Suppose an airport must decide whether to spend money to purchase some new equipment, while critics argue that the money should be spent on other aspects of airport safety. Slovic et. al. (2002) presented two groups of subjects with the arguments for and against purchasing the equipment, with a response scale ranging from 0 (would not support at all) to 20 (very strong support). One group saw the measure described as saving 150 lives.

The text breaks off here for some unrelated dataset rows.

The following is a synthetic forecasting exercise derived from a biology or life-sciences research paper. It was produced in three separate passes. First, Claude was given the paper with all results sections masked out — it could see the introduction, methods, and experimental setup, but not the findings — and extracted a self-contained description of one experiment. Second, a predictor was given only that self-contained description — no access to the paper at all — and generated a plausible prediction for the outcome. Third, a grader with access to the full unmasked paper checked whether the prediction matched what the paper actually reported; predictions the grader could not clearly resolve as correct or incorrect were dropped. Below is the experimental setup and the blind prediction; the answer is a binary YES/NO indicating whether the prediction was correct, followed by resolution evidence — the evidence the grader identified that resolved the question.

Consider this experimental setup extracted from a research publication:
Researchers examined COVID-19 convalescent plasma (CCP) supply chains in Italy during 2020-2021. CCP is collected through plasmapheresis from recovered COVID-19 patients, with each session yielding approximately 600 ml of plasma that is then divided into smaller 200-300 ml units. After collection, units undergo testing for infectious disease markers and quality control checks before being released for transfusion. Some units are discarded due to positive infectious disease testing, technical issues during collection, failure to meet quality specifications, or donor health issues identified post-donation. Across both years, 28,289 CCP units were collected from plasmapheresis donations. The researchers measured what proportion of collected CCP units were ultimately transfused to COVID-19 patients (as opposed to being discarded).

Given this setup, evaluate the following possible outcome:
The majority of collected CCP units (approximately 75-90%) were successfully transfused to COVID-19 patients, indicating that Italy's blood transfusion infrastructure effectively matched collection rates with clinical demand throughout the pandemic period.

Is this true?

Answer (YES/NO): NO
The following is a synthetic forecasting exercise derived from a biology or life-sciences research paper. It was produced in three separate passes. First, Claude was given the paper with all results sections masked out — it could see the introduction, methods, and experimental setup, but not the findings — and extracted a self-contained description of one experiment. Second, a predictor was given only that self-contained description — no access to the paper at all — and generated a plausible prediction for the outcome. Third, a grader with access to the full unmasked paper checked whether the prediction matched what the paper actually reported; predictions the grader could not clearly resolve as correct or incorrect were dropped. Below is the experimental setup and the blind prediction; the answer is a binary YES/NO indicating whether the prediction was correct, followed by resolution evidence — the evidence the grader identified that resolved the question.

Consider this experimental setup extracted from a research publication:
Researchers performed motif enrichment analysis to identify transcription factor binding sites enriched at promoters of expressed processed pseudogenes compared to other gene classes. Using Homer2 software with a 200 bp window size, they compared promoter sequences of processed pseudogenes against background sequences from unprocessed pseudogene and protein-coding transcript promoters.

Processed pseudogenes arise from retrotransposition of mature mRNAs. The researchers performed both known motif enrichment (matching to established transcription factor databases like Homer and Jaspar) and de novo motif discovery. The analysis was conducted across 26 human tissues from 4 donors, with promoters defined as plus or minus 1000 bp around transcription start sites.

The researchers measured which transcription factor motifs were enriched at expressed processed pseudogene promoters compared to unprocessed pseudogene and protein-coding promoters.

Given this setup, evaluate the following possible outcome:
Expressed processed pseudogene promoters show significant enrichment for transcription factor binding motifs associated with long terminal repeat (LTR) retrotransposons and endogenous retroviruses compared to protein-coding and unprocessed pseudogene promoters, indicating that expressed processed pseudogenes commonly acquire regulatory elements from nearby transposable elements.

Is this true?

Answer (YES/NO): NO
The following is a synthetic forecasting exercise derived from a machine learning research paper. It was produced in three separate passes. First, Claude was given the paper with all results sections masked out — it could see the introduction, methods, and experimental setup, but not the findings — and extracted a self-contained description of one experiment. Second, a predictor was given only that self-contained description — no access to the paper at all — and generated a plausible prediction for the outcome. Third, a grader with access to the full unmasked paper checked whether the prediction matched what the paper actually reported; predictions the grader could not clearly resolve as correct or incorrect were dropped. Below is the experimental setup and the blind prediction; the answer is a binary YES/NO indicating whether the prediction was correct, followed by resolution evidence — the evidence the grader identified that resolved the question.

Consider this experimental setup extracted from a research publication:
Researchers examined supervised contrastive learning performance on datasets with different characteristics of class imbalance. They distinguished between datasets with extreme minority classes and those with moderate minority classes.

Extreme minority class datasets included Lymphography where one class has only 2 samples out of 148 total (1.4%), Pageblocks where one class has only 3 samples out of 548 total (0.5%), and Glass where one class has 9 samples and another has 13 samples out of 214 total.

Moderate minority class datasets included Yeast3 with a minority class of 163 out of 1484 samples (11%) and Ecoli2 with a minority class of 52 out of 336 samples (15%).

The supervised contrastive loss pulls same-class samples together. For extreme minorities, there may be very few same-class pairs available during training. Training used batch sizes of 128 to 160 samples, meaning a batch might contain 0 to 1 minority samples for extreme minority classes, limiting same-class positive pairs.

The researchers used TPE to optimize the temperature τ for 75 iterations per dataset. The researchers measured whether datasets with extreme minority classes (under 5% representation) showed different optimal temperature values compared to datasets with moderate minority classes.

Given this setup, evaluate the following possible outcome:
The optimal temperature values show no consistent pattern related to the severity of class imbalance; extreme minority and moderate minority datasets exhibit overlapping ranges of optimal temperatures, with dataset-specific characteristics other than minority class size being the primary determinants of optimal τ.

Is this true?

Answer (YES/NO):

The other group saw the measure described as saving 98% of 150 lives. The hypothesis motivating the experiment was that saving 150 lives sounds vaguely good – is that a lot? a little? – while saving 98% of something is clearly very good because 98% is so close to the upper bound of the percentage scale. Lo and behold, saving 150 lives had mean support of 10.4, while saving 98% of 150 lives had mean support of 13.6.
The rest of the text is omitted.